I’m thinking that humor is not limited to what is merely funny – and that for the interpretation of a given situation, the shift from a neutral awareness to a humorous awareness may be either mirthful or tragic. Sometimes we do laugh in tragic conditions – it may be marginalized as ‘nervous laughter’, but I think the most insight bearing organization of these categories acknowledges the similarity between them, and mutually integrates them under the rubric, ‘humor’.

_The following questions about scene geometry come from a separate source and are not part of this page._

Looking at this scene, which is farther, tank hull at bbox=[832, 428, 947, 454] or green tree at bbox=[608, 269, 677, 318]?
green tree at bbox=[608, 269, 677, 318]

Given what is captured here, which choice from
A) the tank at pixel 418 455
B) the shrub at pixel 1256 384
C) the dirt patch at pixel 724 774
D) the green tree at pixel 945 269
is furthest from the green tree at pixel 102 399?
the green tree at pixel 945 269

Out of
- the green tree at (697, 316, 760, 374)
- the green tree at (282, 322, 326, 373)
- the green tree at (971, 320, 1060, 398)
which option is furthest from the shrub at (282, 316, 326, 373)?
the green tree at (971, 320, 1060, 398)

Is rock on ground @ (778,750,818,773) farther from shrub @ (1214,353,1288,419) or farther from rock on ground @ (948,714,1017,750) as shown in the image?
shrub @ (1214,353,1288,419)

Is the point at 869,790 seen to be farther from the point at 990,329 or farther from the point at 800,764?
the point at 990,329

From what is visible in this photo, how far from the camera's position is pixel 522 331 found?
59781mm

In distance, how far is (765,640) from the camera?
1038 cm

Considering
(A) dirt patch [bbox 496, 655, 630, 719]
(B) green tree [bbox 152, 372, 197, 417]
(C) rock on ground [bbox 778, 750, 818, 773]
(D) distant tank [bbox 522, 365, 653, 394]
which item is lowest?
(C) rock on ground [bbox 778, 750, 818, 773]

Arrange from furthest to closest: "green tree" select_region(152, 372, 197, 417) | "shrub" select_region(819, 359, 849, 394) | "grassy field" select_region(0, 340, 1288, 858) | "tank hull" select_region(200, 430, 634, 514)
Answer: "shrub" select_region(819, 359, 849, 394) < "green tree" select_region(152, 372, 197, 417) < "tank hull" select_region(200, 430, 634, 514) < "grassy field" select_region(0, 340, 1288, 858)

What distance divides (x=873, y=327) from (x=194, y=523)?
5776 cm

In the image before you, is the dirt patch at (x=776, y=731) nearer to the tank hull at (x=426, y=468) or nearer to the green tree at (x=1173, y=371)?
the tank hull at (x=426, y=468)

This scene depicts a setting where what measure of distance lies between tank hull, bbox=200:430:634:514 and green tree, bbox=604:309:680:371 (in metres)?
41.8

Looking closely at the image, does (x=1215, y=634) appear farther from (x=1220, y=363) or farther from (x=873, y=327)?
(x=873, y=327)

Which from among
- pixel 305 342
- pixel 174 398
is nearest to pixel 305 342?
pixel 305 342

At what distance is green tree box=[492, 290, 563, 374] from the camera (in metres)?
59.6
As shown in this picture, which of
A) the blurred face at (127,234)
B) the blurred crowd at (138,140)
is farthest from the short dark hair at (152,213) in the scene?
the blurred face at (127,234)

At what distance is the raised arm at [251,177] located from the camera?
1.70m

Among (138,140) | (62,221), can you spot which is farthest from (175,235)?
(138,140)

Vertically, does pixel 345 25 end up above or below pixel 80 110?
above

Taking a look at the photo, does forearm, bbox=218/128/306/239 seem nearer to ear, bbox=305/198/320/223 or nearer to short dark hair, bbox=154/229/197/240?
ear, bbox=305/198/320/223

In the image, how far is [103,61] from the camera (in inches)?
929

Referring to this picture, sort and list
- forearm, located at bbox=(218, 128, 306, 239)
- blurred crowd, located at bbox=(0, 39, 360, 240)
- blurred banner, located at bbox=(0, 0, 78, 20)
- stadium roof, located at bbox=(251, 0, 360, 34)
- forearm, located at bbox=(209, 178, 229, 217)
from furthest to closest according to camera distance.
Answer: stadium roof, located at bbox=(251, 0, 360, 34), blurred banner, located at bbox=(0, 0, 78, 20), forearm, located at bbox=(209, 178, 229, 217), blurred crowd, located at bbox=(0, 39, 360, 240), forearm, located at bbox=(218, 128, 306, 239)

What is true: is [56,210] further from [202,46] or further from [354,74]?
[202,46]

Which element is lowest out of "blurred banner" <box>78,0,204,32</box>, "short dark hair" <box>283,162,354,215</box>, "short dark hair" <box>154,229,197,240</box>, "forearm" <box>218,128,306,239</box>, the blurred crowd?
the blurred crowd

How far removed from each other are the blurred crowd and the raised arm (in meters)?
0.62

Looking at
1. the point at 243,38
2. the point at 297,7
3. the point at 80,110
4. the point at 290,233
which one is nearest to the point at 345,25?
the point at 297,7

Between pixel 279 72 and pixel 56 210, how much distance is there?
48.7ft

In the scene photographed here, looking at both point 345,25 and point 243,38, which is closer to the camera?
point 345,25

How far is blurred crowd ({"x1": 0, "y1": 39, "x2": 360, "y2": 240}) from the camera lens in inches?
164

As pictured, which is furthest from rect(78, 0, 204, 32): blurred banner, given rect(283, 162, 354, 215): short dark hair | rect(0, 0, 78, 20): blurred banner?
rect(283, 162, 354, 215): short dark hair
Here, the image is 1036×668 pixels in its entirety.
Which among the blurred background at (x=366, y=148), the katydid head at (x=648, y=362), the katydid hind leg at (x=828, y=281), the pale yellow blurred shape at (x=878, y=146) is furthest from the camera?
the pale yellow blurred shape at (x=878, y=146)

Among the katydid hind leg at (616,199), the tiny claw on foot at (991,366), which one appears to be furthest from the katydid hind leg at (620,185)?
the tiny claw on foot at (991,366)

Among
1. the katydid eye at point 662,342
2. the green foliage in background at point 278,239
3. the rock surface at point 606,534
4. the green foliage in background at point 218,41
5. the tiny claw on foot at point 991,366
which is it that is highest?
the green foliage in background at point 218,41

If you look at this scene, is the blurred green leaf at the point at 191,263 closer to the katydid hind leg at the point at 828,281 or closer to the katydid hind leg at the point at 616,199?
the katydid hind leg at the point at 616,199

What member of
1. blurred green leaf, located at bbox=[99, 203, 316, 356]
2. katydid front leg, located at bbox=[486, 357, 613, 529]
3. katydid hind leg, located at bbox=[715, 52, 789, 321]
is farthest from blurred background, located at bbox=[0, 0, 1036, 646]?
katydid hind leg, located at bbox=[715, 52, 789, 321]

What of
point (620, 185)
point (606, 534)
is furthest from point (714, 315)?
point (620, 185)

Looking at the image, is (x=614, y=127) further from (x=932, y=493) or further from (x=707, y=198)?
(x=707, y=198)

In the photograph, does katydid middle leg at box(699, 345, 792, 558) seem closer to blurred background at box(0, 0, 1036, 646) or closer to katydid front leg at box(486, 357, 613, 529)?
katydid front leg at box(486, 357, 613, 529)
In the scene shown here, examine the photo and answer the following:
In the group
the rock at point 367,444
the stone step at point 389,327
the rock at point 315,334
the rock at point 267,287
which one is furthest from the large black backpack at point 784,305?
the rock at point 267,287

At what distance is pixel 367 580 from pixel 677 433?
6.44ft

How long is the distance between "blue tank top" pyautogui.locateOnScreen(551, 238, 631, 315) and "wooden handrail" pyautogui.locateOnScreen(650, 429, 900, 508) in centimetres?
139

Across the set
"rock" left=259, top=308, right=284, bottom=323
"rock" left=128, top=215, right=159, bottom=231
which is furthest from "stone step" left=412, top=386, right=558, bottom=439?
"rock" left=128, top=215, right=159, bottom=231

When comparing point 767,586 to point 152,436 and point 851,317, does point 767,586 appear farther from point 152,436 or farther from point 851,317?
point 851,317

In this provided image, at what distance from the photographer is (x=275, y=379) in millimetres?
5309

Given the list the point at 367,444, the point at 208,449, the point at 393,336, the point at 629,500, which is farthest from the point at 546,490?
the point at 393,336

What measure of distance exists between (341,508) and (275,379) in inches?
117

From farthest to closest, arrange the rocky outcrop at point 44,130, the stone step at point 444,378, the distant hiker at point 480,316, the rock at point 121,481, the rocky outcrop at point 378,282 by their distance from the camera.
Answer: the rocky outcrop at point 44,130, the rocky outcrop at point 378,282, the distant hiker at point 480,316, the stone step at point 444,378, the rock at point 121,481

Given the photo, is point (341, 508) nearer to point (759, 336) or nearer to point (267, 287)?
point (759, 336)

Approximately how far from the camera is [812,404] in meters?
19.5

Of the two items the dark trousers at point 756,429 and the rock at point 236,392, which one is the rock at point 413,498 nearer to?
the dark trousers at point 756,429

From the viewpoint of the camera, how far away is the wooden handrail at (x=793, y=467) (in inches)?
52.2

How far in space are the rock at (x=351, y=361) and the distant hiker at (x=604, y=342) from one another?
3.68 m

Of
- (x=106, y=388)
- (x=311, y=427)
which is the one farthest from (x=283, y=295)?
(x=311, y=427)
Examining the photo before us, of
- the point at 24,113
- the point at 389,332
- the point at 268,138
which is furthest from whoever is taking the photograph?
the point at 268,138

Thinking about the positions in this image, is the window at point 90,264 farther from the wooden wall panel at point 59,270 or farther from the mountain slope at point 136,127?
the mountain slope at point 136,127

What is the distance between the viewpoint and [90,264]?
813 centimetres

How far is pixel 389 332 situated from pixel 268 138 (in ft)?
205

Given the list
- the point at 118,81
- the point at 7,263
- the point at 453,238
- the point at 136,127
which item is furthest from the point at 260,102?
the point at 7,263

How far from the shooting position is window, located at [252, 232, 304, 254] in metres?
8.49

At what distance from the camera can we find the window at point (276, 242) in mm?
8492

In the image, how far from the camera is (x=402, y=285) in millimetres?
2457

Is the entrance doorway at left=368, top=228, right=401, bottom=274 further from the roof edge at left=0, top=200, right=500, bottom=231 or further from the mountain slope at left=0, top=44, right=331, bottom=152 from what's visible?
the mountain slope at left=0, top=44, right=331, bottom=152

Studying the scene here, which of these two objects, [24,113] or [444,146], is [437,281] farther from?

The ultimate mechanization to which Bergson makes reference may take place within our very cognition (not merely a property of our interpretations of things observed). We direct our interpretations through a system of dispositional-orientation filters, e.g., emotional, symbolic, social, practical, play, nostalgic, political, poetic, sexual, spiritual, moral, etc. While emphasizing interpretation under the influence of any of these orientation-filters, i.e., perspectives, we are at least partially de-emphasizing (marginalizing) other perspectives.
As such, built into this system of dispositional filtering is the inevitability of limited awareness. In other words, each of us at all times may be exposed from the blind spot(s) in our perspective, not unlike the dancer being caricatured from behind.
Are we ridiculous in the forest whether or not there is anyone there to laugh at us? Certainly yes, for as long as there is a blind spot in our perspective, an automated rigidity in our selection of perspective is betrayed, whether tragically or comically.
But a logical limit exists in the idea that if humor is found in recognizing the limitations of a perspective from the standpoint of its blind spot, then humor would not be found in the mind’s ‘raw-feed’ of uninterpreted sensation, nor in observing a mind that does not select perspectives, but rather is perspective-transcended. In other words, humorous perspective requires partial blockage of perception, so I’m supposing that where mind activity occurs without perspective (either non-cognitive experience or ‘no mind’ super-cognition), comedy necessarily hits a wall (after someone in front of the wall ducks first, of course).